- _Exercise requirements_:
Retype the records below word for word and omit any image.

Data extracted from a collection
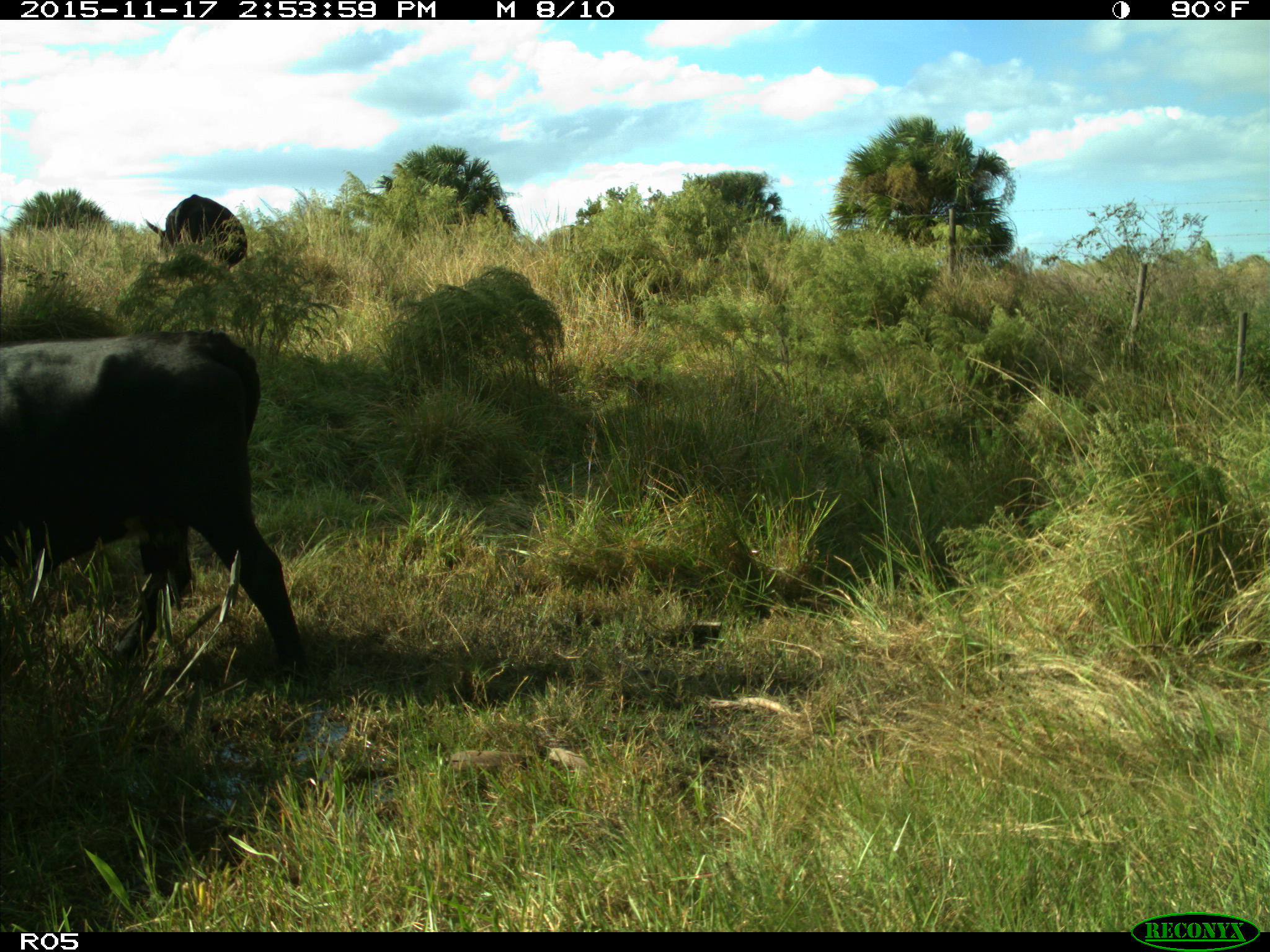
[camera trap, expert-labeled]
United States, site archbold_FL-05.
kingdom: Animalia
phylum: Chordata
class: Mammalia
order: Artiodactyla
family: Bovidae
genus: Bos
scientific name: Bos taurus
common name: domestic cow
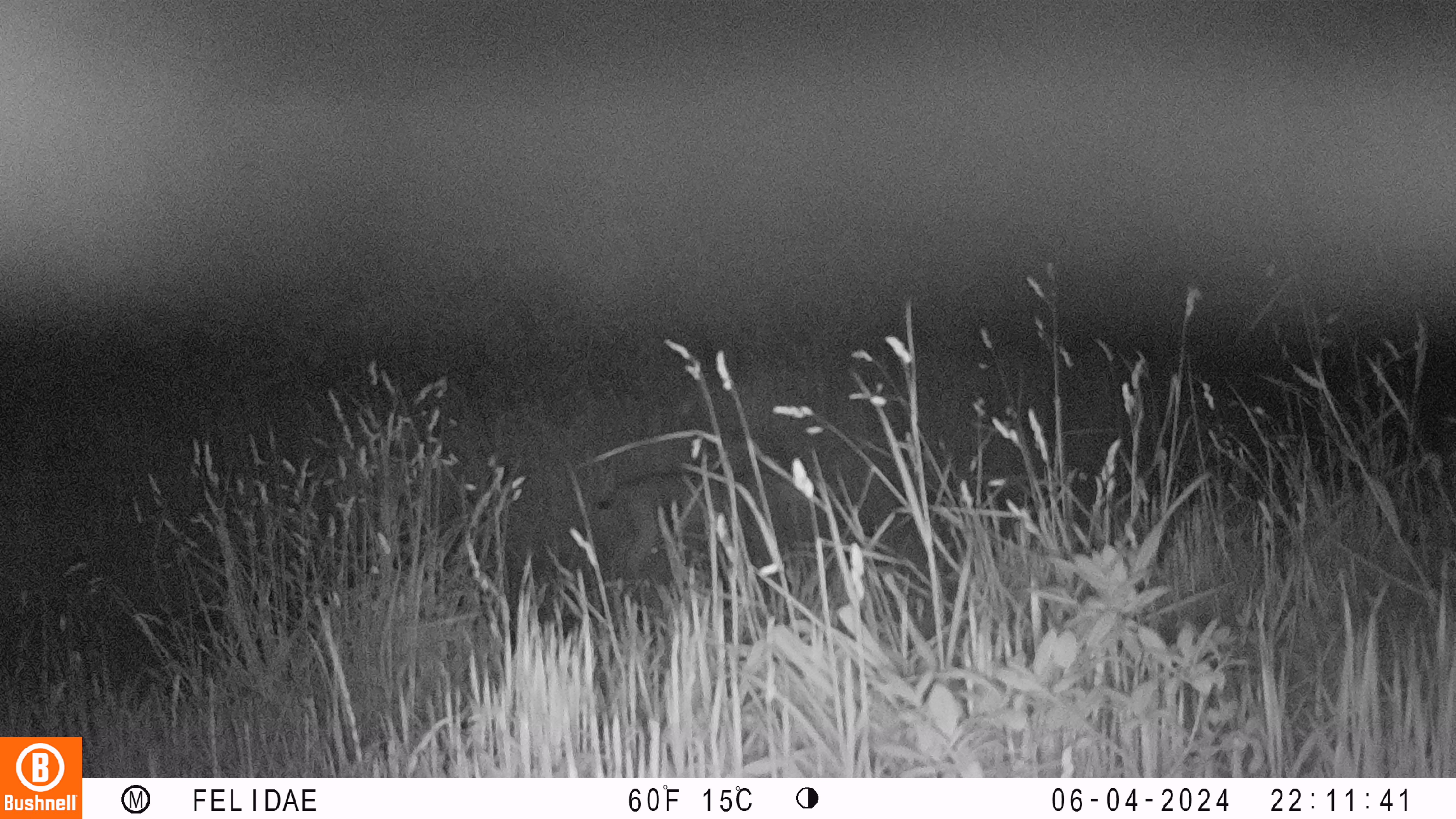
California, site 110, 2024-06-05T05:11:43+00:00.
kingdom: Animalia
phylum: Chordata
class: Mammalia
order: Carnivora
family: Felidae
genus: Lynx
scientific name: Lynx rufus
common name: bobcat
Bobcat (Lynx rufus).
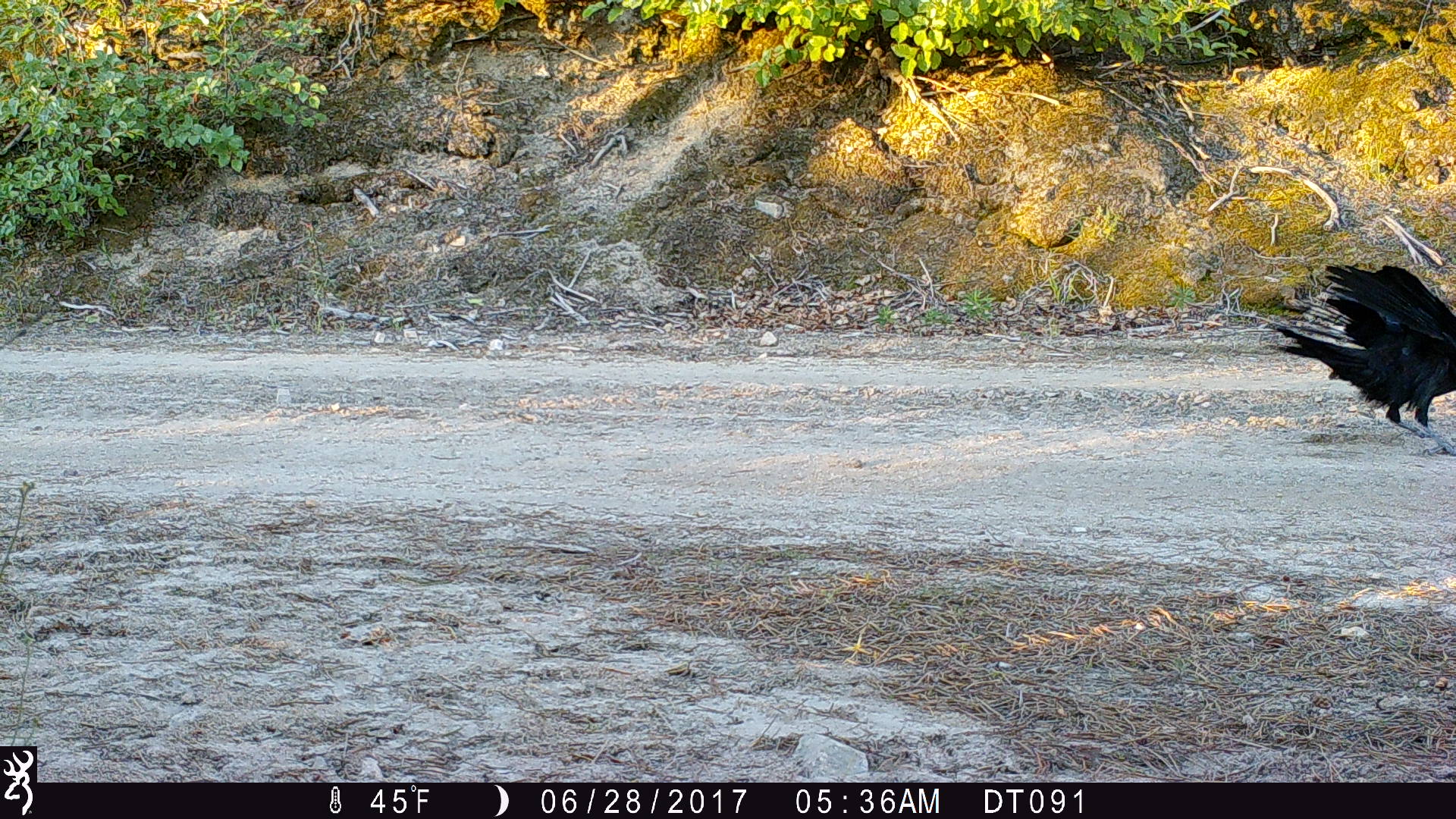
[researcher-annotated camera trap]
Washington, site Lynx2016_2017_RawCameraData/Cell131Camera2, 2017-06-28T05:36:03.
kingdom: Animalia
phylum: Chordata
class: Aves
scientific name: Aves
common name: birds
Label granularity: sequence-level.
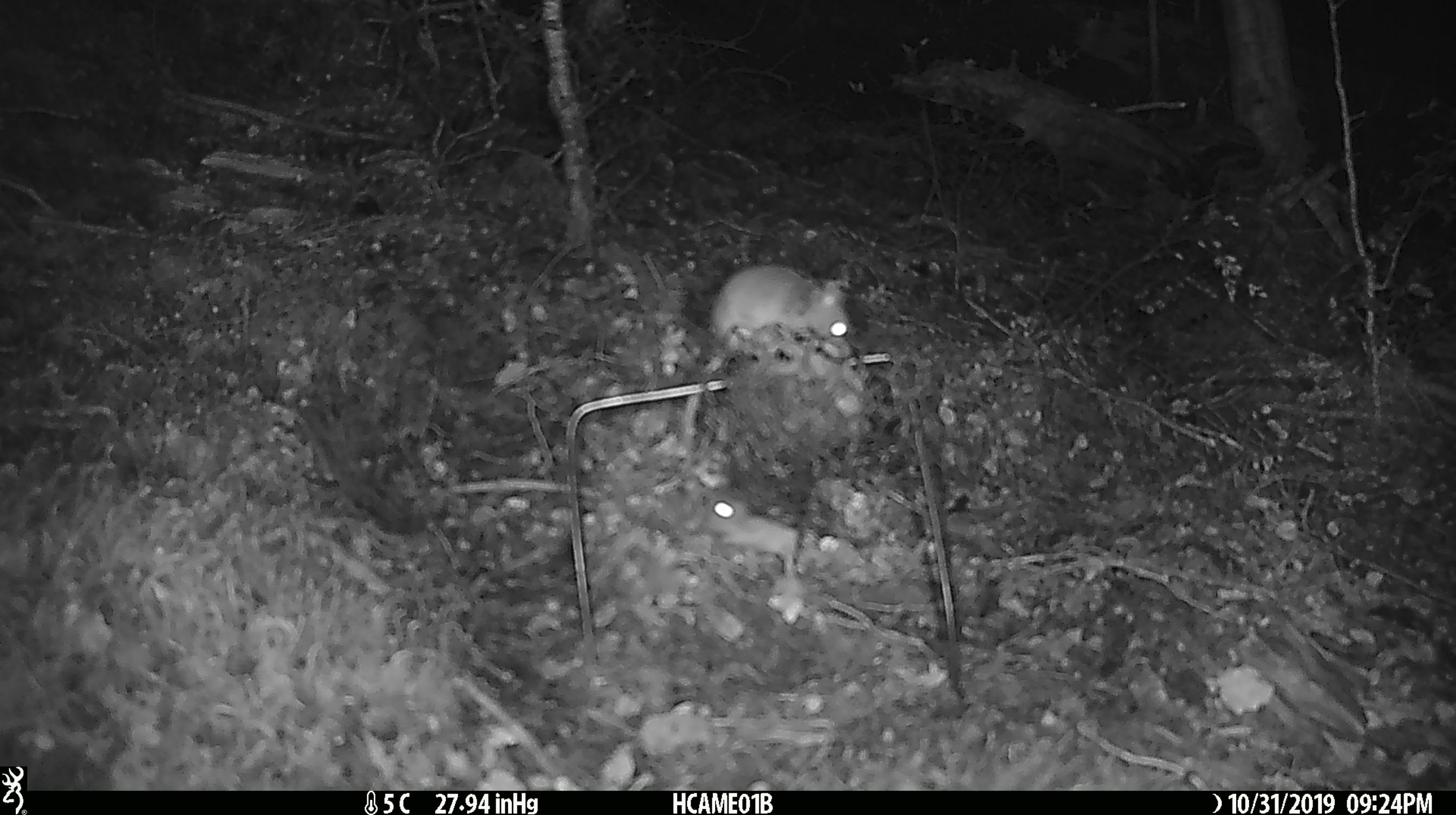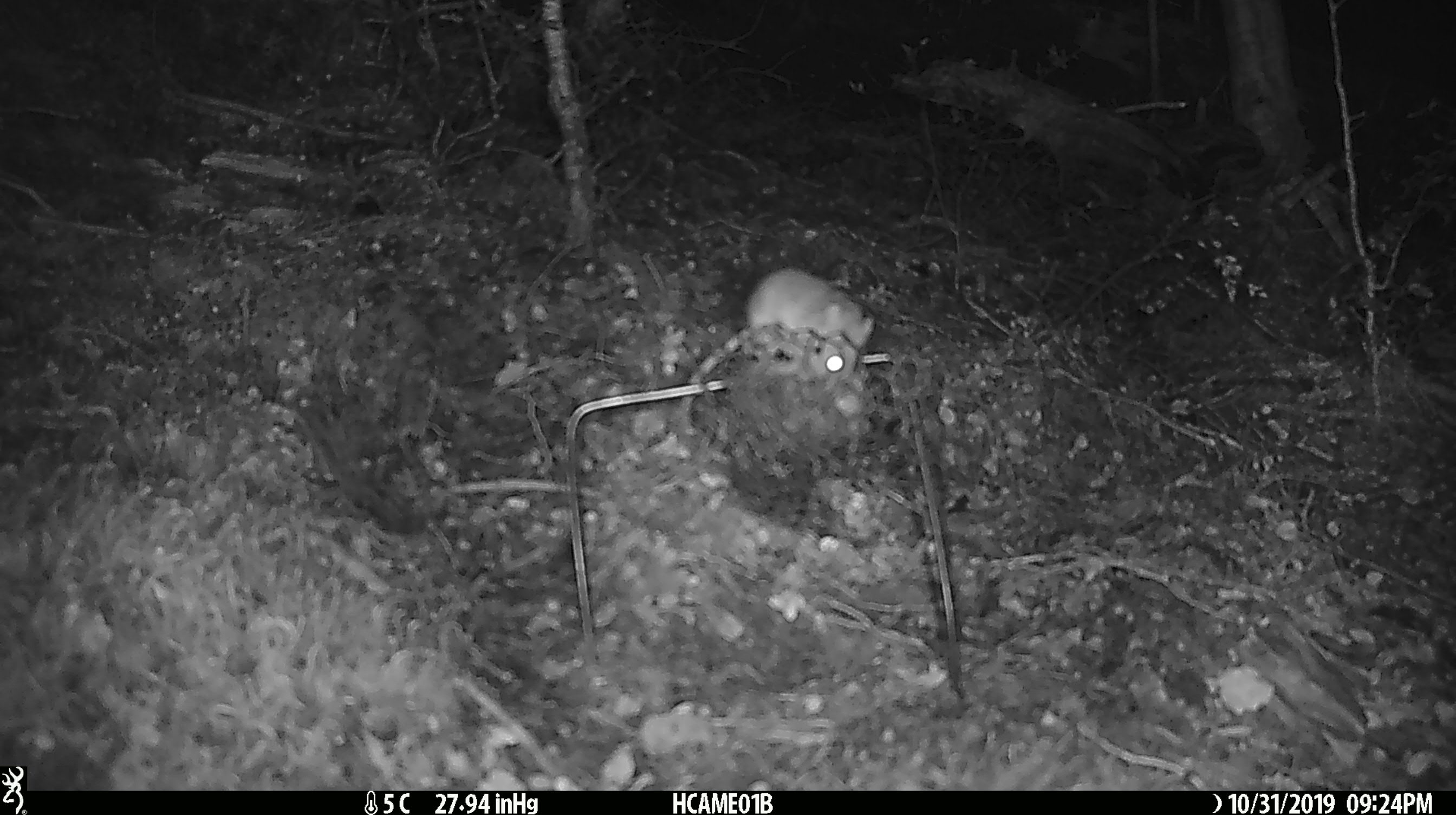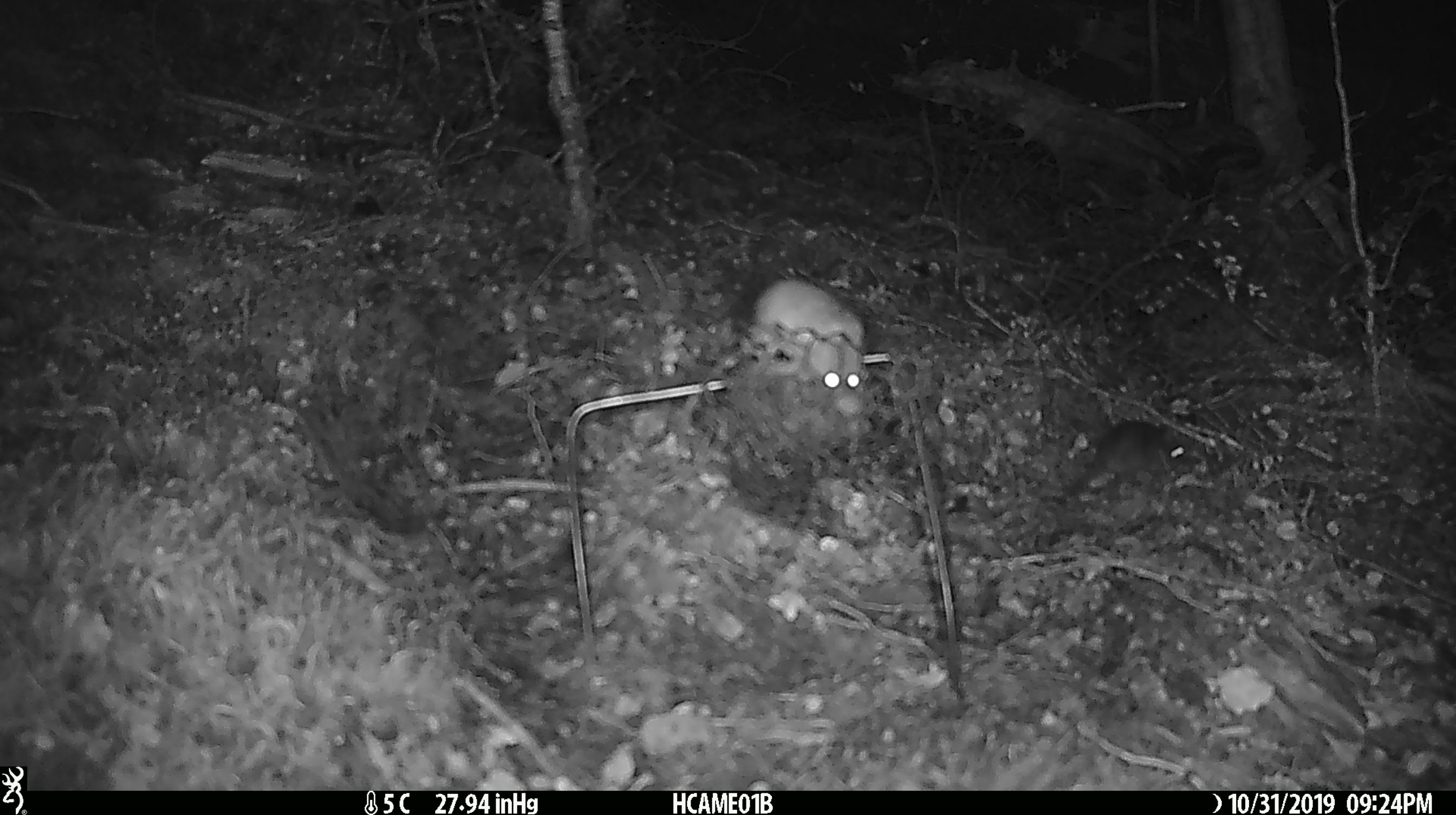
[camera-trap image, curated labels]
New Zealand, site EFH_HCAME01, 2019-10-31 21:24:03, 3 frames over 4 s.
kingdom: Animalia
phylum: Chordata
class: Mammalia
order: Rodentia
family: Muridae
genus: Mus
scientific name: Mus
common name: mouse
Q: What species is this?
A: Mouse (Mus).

- _Response area_:
[camera trap, expert-labeled]
United States, site archbold_FL-05.
kingdom: Animalia
phylum: Chordata
class: Mammalia
order: Artiodactyla
family: Bovidae
genus: Bos
scientific name: Bos taurus
common name: domestic cow
California, site 110, 2024-06-05T05:11:43+00:00.
kingdom: Animalia
phylum: Chordata
class: Mammalia
order: Carnivora
family: Felidae
genus: Lynx
scientific name: Lynx rufus
common name: bobcat
Bobcat (Lynx rufus).
[researcher-annotated camera trap]
Washington, site Lynx2016_2017_RawCameraData/Cell131Camera2, 2017-06-28T05:36:03.
kingdom: Animalia
phylum: Chordata
class: Aves
scientific name: Aves
common name: birds
Label granularity: sequence-level.
[camera-trap image, curated labels]
New Zealand, site EFH_HCAME01, 2019-10-31 21:24:03, 3 frames over 4 s.
kingdom: Animalia
phylum: Chordata
class: Mammalia
order: Rodentia
family: Muridae
genus: Mus
scientific name: Mus
common name: mouse
Q: What species is this?
A: Mouse (Mus).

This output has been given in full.